Twisty’i katile dönüştüren son darbe ise Elsa’nın sirkinden gelmiş. Ucubelerin her defasında çocukları kendisinden çaldığını düşünerek başlamış öldürmeye. Kendi mantığına göre çocukları hem onlara işler yaptıran ailelerinden hem de ucubelerden korumak için kurtarıyormuş. Hatta Bonnie’yi de küçük oğlana bakıcılık yapması için kaçırmış. Onu bu raddeye getiren bu çok yönlü olaylar zinciri ise acımasız olmakla kalmayıp seyirciye de çok ince mesajlar verecek cinsten sağlam bir arka plandı. Twisty’nin öyküsü, American Horror Story kalitesinden beklenecek düzeyde iyi işlenmiş ve doldurulmuş. Asıl sürpriz ise Edward Mordrake’in, yanına onu almasıydı. Twisty, “Ben iyi bir palyaçoyum!” diyerek, yaptığı kötülükleri kabul etmemesiyle birlikte ‘Ucube Ruhlar Karnavalı’na biletini almış oldu. Gerçekten de iyi bir palyaçoydun sen Twisty ve o sözün altında yatanlar da bir o kadar yoğundu. Açıkçası bu sezonun şu ana kadar olan sürprizlerini, kendi adıma oldukça beklenmedik ve iyi buluyorum. Sanırım çoğu kişi, Twisty’nin bu kadar erken öleceğini tahmin etmemiştir ama belki hayaleti filan bir şekilde döner. Öldükten sonra, ruhunun tekrar normal haline dönüp ‘kabul görmesi’ ise onun adına sevinmemi sağladı. Bölümün hoş, insanın dudağına hüzünlü bir gülümseme yerleştiren sahnelerinden yalnızca bir tanesiydi. Twisty bedenen aramızdan ayrıldı ama şimdi de başımıza ‘Junior Twisty’ olarak Dandy çıktı.

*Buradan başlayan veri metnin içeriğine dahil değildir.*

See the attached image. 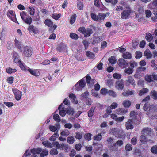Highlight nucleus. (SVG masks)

 Ve Dandy, Twisty’nin tahtına geçer…

Maggie ile Jimmy’nin ise Twisty-Dandy ortaklığının sırrına vakıf olmaları sonucunda onların ağına düşmeleri, bölümün önemli gelişmelerinden biriydi. Neyse ki paçayı Edward Mordrake sayesinde kurtardılar ama bu kurtuluşun en önemli kısmı, sezon finallerini aratmayacak bir sonuca yol açmasıydı. Maggie, kurtulmalarını sağlayan kahramanı Jimmy ilan edince kasaba halkı sirkimize akın etti ve ucubelerle kucaklaştı. Bu durum Elsa’ya yaradı elbette. Ucube gösterisi düşerken uçurumlara, kasaba halkı tuttu ellerinden ummadığı anda! Maggie’nin ortağı Stanley de kendini sirke atanlar arasındaydı. Elsa’yı, “Bu devrin Acun’uyum ben, bana dokunan meşhur oluyor!” diyerek tavladı hemen. Açıkçası olayların dönüp dolaşıp kasaba halkı ile ucubeleri buluşturması, umulmadık bir gelişmeydi. O açıdan cidden bir an sezon finali izliyorum sandım.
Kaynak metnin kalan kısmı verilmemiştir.